## Input rows
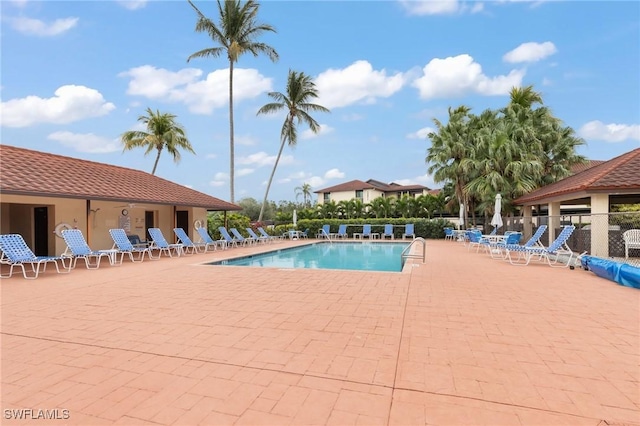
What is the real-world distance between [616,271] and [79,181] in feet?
51.2

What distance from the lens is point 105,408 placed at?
2.51 m

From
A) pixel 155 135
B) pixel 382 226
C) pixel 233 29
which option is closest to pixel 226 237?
pixel 382 226

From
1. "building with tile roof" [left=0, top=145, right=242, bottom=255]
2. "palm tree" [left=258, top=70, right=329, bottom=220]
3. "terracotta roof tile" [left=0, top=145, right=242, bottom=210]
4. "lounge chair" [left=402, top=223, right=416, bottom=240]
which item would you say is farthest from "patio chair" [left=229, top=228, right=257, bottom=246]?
"lounge chair" [left=402, top=223, right=416, bottom=240]

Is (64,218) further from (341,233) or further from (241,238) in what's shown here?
(341,233)

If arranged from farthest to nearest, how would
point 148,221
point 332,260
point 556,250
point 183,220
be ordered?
point 183,220 < point 148,221 < point 332,260 < point 556,250

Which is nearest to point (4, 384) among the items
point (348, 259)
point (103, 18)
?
point (348, 259)

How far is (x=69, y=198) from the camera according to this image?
10922mm

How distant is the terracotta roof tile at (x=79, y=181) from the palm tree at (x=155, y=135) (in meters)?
9.87

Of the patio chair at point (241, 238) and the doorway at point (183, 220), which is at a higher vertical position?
the doorway at point (183, 220)

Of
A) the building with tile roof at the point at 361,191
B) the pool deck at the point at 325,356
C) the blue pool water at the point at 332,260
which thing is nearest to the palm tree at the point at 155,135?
the blue pool water at the point at 332,260

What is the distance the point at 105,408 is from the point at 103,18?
47.9 feet

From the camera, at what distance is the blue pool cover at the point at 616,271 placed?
665 cm

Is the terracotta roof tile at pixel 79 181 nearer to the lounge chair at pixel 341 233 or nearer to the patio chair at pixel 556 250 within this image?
the lounge chair at pixel 341 233

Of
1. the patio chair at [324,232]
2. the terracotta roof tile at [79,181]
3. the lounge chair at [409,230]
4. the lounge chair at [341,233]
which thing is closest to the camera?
the terracotta roof tile at [79,181]
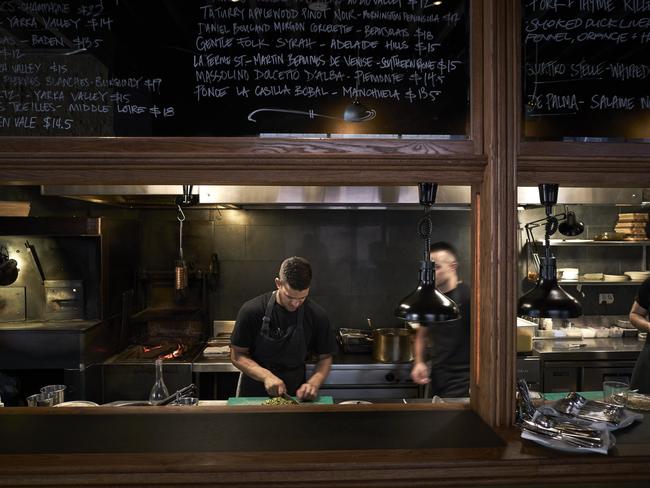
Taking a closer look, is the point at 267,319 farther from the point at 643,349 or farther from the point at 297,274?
the point at 643,349

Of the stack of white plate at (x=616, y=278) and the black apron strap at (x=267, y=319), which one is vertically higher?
the stack of white plate at (x=616, y=278)

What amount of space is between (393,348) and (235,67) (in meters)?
3.64

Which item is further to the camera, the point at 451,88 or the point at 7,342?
the point at 7,342

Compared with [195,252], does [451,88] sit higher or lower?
higher

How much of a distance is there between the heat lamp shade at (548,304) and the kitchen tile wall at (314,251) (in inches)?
163

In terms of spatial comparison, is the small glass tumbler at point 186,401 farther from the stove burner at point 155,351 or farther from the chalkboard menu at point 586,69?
the stove burner at point 155,351

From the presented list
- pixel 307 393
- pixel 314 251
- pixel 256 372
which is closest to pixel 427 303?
pixel 307 393

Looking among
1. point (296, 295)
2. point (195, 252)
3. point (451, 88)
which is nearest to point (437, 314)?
point (451, 88)

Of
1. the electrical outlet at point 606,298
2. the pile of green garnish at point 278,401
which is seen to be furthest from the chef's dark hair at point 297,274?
the electrical outlet at point 606,298

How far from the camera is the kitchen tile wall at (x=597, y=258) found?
6000mm

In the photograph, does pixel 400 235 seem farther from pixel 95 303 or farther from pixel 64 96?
pixel 64 96

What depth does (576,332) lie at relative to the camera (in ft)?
18.2

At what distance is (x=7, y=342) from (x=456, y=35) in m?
4.48

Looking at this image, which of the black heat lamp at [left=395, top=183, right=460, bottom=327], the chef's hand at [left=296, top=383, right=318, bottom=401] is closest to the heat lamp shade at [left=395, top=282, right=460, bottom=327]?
the black heat lamp at [left=395, top=183, right=460, bottom=327]
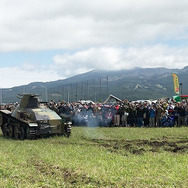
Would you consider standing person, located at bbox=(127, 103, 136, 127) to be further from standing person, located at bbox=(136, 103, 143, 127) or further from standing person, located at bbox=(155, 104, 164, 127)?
standing person, located at bbox=(155, 104, 164, 127)

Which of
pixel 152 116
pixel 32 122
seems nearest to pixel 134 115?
pixel 152 116

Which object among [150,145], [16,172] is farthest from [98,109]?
[16,172]

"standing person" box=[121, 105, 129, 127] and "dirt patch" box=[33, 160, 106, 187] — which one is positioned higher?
"standing person" box=[121, 105, 129, 127]

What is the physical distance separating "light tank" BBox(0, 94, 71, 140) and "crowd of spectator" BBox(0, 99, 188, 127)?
11.9 ft

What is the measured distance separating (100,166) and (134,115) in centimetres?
1666

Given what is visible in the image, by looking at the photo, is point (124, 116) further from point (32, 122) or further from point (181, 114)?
point (32, 122)

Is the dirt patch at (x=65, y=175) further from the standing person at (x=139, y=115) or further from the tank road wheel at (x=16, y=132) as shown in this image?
the standing person at (x=139, y=115)

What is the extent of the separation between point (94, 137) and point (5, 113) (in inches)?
257

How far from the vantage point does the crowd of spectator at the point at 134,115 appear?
26422 millimetres

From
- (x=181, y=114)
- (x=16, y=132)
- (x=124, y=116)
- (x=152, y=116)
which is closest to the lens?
(x=16, y=132)

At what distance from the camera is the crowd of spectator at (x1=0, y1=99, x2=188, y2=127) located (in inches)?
1040

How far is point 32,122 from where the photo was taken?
20.7 m

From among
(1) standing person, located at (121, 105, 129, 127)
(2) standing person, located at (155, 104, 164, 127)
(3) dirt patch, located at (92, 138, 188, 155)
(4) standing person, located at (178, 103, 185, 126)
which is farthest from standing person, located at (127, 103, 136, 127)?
(3) dirt patch, located at (92, 138, 188, 155)

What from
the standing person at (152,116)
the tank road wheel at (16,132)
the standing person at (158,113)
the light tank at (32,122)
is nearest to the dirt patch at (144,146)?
the light tank at (32,122)
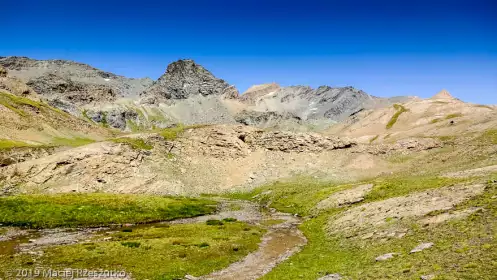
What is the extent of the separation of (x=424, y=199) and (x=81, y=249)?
144 ft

## Objective
Extract, verbatim and alone, the lines from the line that contains "Is the dirt" to the last line of the records, inclusive; drop any picture.

## Result of this exercise
Is the dirt patch at (x=65, y=175) further from the standing person at (x=139, y=115) or further from the tank road wheel at (x=16, y=132) as shown in this image?
the standing person at (x=139, y=115)

What is the extent of the separation between point (94, 137) and point (5, 113) (in inches)?
257

How far from the vantage point does the crowd of spectator at the point at 134,115 appear?
26422 millimetres

From
- (x=181, y=114)
- (x=16, y=132)
- (x=124, y=116)
- (x=152, y=116)
which is closest to the lens?
(x=16, y=132)

At what distance from the camera is the crowd of spectator at (x1=0, y1=99, x2=188, y2=127) located (in inches)?
1040

How far is point 32,122 from where the photo was taken?
20.7 m

From among
(1) standing person, located at (121, 105, 129, 127)
(2) standing person, located at (155, 104, 164, 127)
(3) dirt patch, located at (92, 138, 188, 155)
(4) standing person, located at (178, 103, 185, 126)
which is farthest from standing person, located at (127, 103, 136, 127)?
(3) dirt patch, located at (92, 138, 188, 155)

What from
the standing person at (152,116)
the tank road wheel at (16,132)
the standing person at (158,113)
the light tank at (32,122)
is nearest to the dirt patch at (144,146)?
the light tank at (32,122)
What is the extent of the separation of (x=424, y=199) and (x=81, y=249)?
144 ft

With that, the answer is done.